From The man who blackmailed one of SCSJ’s clients has been sentenced to one year in prison.
The man who blackmailed one of SCSJ’s clients has been sentenced to one year in prison.
By Rebekah L. Cowell
Editor’s note: See the Indy’s Sept. 22 cover story about this case.
Bedri Kulla is a short, compact man with a shaved head and black-framed glasses, and at 49, not the kind of guy young, pretty Latinas whose lives are full of possibility flock to.
But that didn’t stop him from trying—desperately—to woo a 23-year-old undocumented immigrant from El Salvador. And when she ignored his advances, he attempted to have her deported.
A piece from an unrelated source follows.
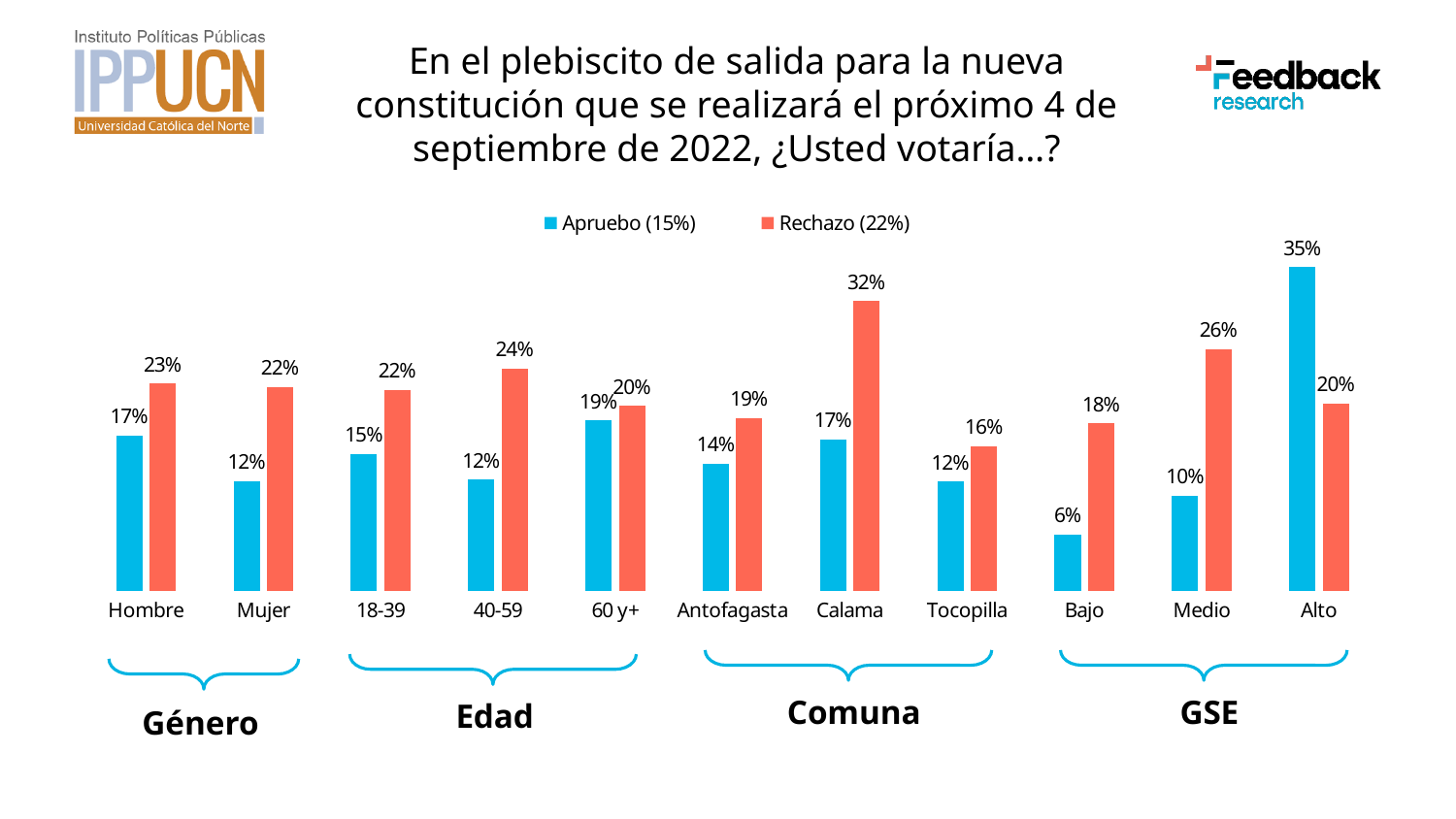
How many categories are shown on the x axis? 11 What are the two legend entries of the chart? Apruebo (15%) and Rechazo (22%) What is the Rechazo value for Calama? 32% Which category has the lowest Rechazo value? Tocopilla How many series does the legend list? 2 What is the Apruebo value for Hombre? 17% What is the Apruebo value for Bajo? 6% What kind of chart is shown on the slide? Bar chart What is the difference between the Rechazo and Apruebo values for Medio? 16% What is the difference between the Rechazo values for Calama and Antofagasta? 13% For Alto, which is larger: Apruebo or Rechazo? Apruebo Which category has the highest Apruebo value? Alto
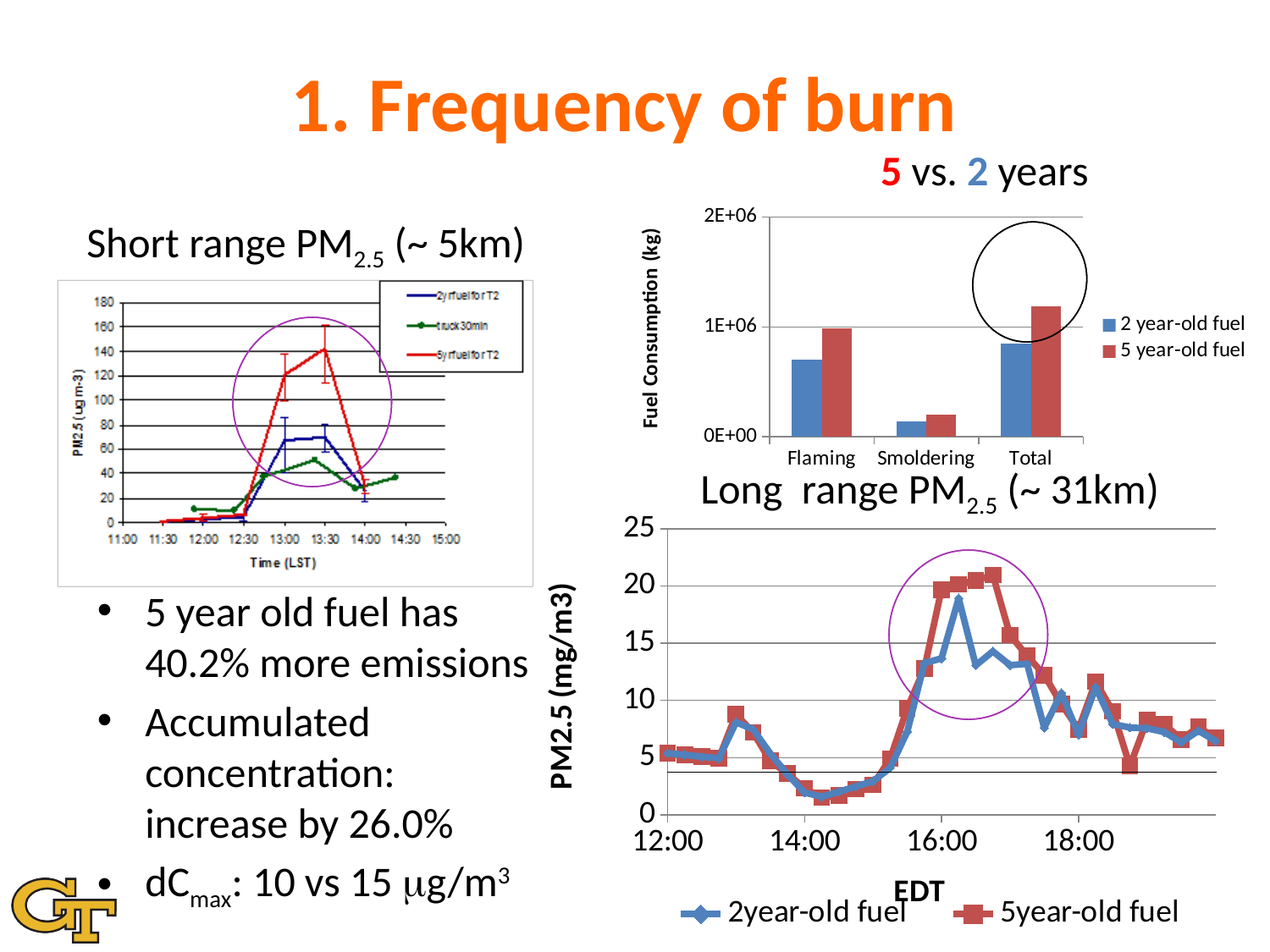
In the Fuel Consumption bar chart, which category and series has the tallest bar? Total, 5 year-old fuel In the Fuel Consumption bar chart, is the Flaming value for 2 year-old fuel greater or less than 1E+06? less What kind of chart is the Fuel Consumption chart at the top right? bar chart In the Long range PM2.5 (~ 31km) chart, which series reaches the higher peak: 2year-old fuel or 5year-old fuel? 5year-old fuel In the Short range PM2.5 (~ 5km) chart, how many series does the legend list? 3 In the Fuel Consumption bar chart, is the Total value for 5 year-old fuel greater or less than 1E+06? greater In the Fuel Consumption bar chart, for the Total category, which series has the larger bar: 2 year-old fuel or 5 year-old fuel? 5 year-old fuel In the Fuel Consumption bar chart, which category has the lowest bars? Smoldering In the Fuel Consumption bar chart, how many series does the legend list? 2 In the Long range PM2.5 (~ 31km) chart, is the peak value of the 5year-old fuel series greater or less than 20? greater In the Fuel Consumption bar chart, how many categories are shown on the x axis? 3 What kind of chart is the Long range PM2.5 (~ 31km) chart? line chart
Now Kulla is going to jail.
Judge N. Carlton Tilley sentenced Kulla, a former U.S. Citizenship and Immigration Services (CIS) employee, to one year in prison, the maximum sentence. Kulla had been charged with civil rights violations and with aggravated blackmail of an undocumented immigrant.
Last October, Kulla pleaded guilty to a civil rights violation charge and had been out on bond. He is scheduled to report to prison Nov. 5.
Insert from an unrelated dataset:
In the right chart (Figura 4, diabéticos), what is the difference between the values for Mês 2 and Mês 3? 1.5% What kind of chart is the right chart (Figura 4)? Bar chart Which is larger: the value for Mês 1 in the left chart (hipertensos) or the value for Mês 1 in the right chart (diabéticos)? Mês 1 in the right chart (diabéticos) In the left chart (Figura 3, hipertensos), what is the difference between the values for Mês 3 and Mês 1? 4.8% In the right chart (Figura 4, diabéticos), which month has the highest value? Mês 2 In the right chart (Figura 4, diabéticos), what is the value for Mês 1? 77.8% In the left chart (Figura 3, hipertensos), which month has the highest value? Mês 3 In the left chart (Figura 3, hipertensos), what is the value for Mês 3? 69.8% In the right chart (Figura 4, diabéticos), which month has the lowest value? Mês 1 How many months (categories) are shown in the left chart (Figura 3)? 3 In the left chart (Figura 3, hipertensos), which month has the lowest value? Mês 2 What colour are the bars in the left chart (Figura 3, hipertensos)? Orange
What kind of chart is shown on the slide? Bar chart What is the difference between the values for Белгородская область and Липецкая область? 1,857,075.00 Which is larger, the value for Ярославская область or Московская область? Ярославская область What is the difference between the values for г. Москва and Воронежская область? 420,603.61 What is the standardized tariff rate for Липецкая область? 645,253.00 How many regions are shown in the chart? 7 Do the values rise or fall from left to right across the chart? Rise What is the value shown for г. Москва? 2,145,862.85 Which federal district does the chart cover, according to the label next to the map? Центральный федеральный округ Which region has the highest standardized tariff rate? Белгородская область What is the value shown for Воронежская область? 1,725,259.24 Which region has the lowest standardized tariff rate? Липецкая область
Kulla’s attorney, Patrick Roberts, had asked the judge to sentence his client to probation, claiming that the woman was not blackmailed, because Kulla had not asked her for money or property.
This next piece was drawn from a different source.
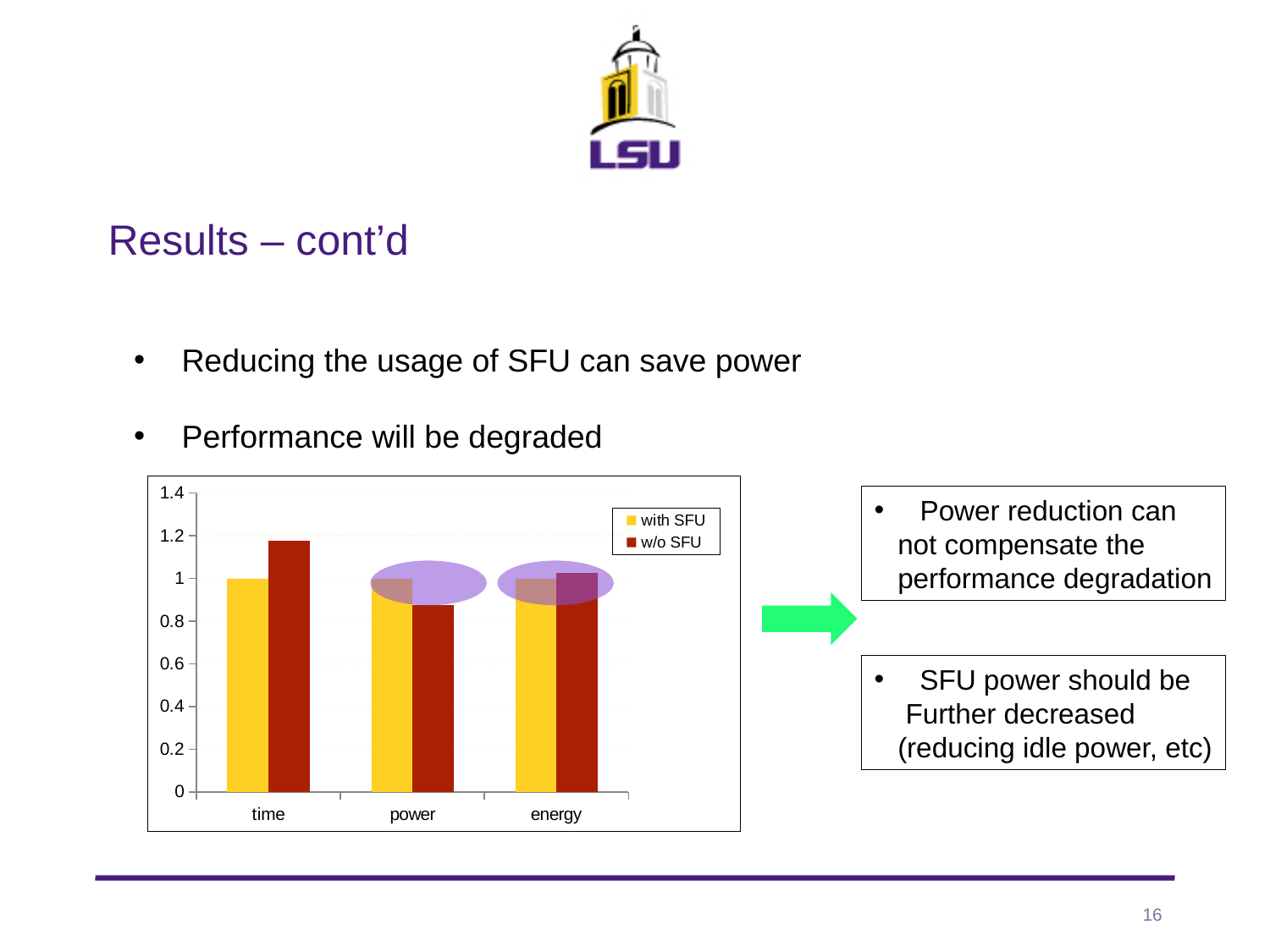
Is the 'w/o SFU' value for power greater or less than 1? less For the time category, which series has the larger value, 'with SFU' or 'w/o SFU'? w/o SFU Which category has the highest 'w/o SFU' value? time What is the value of the 'with SFU' bar for time? 1 For the power category, which series has the larger value, 'with SFU' or 'w/o SFU'? with SFU Is the 'w/o SFU' value for time greater or less than 1? greater What are the two series named in the chart's legend? with SFU and w/o SFU Which category has the lowest 'w/o SFU' value? power How many series does the chart's legend list? 2 Is the 'w/o SFU' value for power greater or less than 0.8? greater What kind of chart is shown on the slide? bar chart How many categories are shown on the x axis of the chart? 3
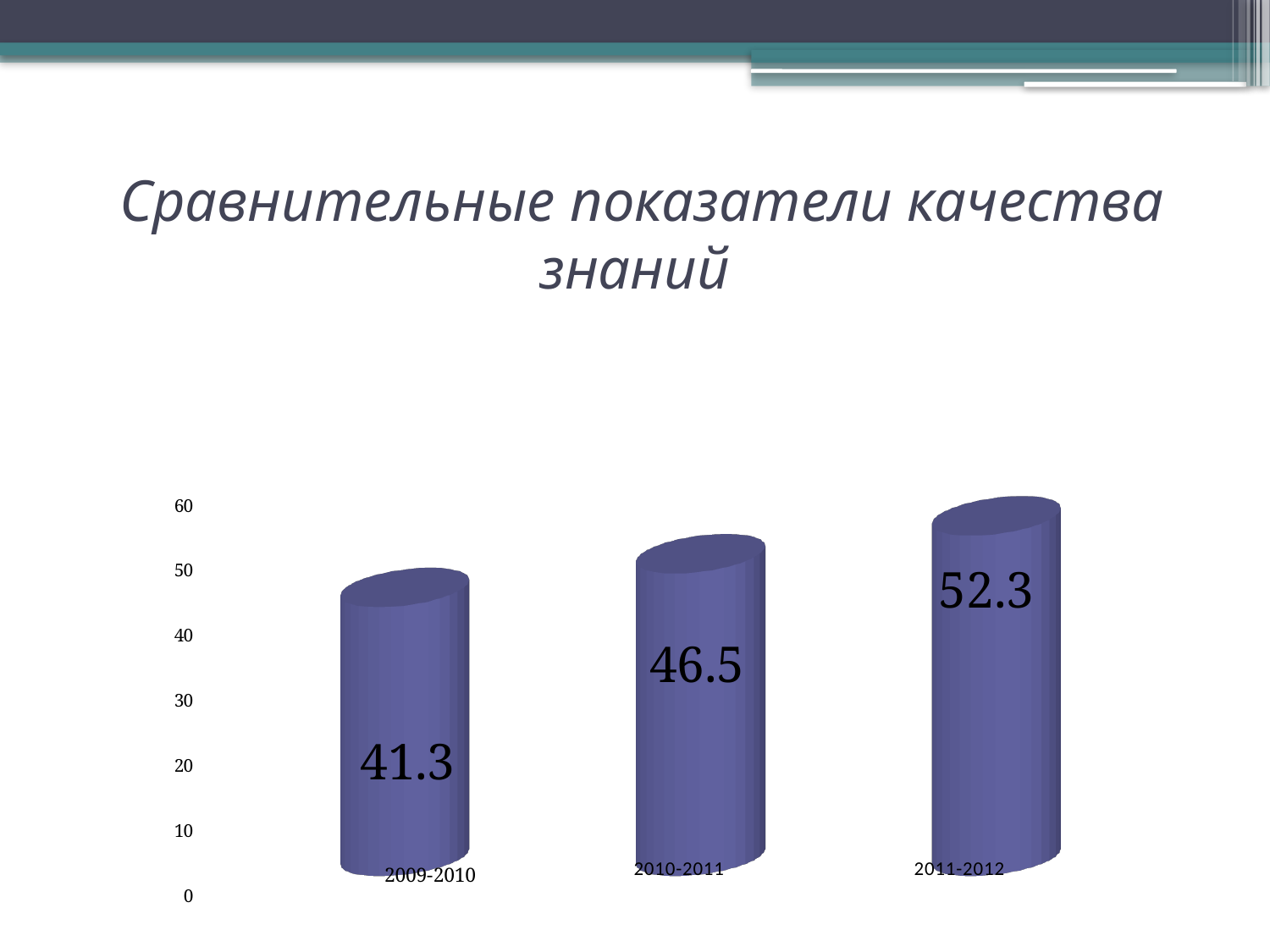
Which year has the lowest value? 2009-2010 What kind of chart is shown on the slide? bar chart Which year has the highest value? 2011-2012 What is the value for 2011-2012? 52.3 What is the value for 2009-2010? 41.3 What is the difference between the values for 2010-2011 and 2009-2010? 5.2 Do the values rise or fall from 2009-2010 to 2011-2012? rise How many categories are shown on the chart? 3 What is the difference between the values for 2011-2012 and 2009-2010? 11.0 What is the value for 2010-2011? 46.5 Which is larger, the value for 2010-2011 or the value for 2011-2012? 2011-2012 Is the value for 2011-2012 greater or less than 50? greater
However, Kulla did demand—repeatedly in dozens of ominous e-mails and text messages—that the woman engage in a sexual relationship with him or he would arrange for her to be deported.
Kulla was seeking something he could not have and was not entitled to, Tilley said. And by threatening her with deportation, Kulla had violated her rights.
Kulla mumbled throughout his testimony. He contended that he only wanted to be friends with the woman, but Tilley said it was clear Kulla wanted to date her.
“It’s obvious that [the victim] is a very attractive woman, and Mr. Kulla is not the most attractive male,” Tilley said. The judge also told Roberts that he was unmoved by the 45 letters sent on Kulla’s behalf to vouch for his character. Kulla’s brother-in-law denied his brother had done anything wrong, calling him a “shrewd judge of character.”
Tilley called the letter “repulsive.”
In asking the judge for leniency, Roberts said Kulla “has accepted responsibility for his actions.”
However, when pressed by Federal Prosecutor Anand Ramaswamy, Kulla initially said he had sent only “some” of the dozens of e-mails and text messages, and made a point of examining each one as if he was unsure. Tilley called a recess. When the session resumed, Kulla admitted that he had sent every one.
The victim cried as she testified. “I still feel afraid,” she said.
Kulla, who has been divorced four times, has a history of using his position to inappropriately contact young Latinas.
Experanza Wilson, a detention and deportation officer for Immigration and Customs Enforcement (ICE) in Washington, D.C., testified about an April 2008 incident involving Kulla, who was then working in an administrative position in the Washington field office. Wilson, who was Kulla’s supervisor at the time, told the court that Kulla had given a young Latina who had come to the field office a note with his personal cell phone number and instructions to call him after 5 p.m. An attorney for the woman contacted Wilson, who in turn called the number and discovered it was Kulla’s.
Wilson used surveillance footage from the lobby, which has since been destroyed, to identify the young woman to whom Kulla gave the note. “She was young, very pretty, very reserved and demure,” Wilson said.
Kulla was very friendly with young female clients and charming with older women but gruff with men, Wilson testified. “He could be aggressive,” Wilson said, adding that several of Kulla’s colleagues had filed written complaints about his behavior toward them.
Wilson said she had been monitoring Kulla because he had overstepped his role several times, including receiving faxes that were addressed to “Officer” Kulla.
“I had many issues with Mr. Kulla,” said Wilson, who had reported her concerns to her supervisors but never officially wrote him up.
After Kulla inappropriately gave the note to the young Latina, Wilson arranged for him to be transferred to a position that did not involve interacting with the public. So before his official reprimand was processed, Kulla resigned and found a job with the Durham office of Citizenship and Immigration Services.
Since his arrest and firing from CIS last year, Kulla told the court it has been difficult for him to find a job. Since August, he has been working as a travel agent.
Ramaswamy argued that Kulla would have never known the woman was undocumented unless he had specifically looked her up on federal computers, which, in his position at CIS, he did not have the authorization to do.
Ramaswamy asked Tilley to consider in his ruling that Kulla had misrepresented his authority in an agency that requires undocumented immigrants to interact with it. In addition, Kulla’s actions could damage the relationship between ICE and immigrants.
Tilley agreed. “The message has to be that you can’t misuse your position,” Tilley said. “I am seeking to deter all others who would be willing to use their public positions for private gain.
“It was obvious, the emotional distress of [the victim],” Tilley added. “I can only imagine the horror and nightmares she went through.”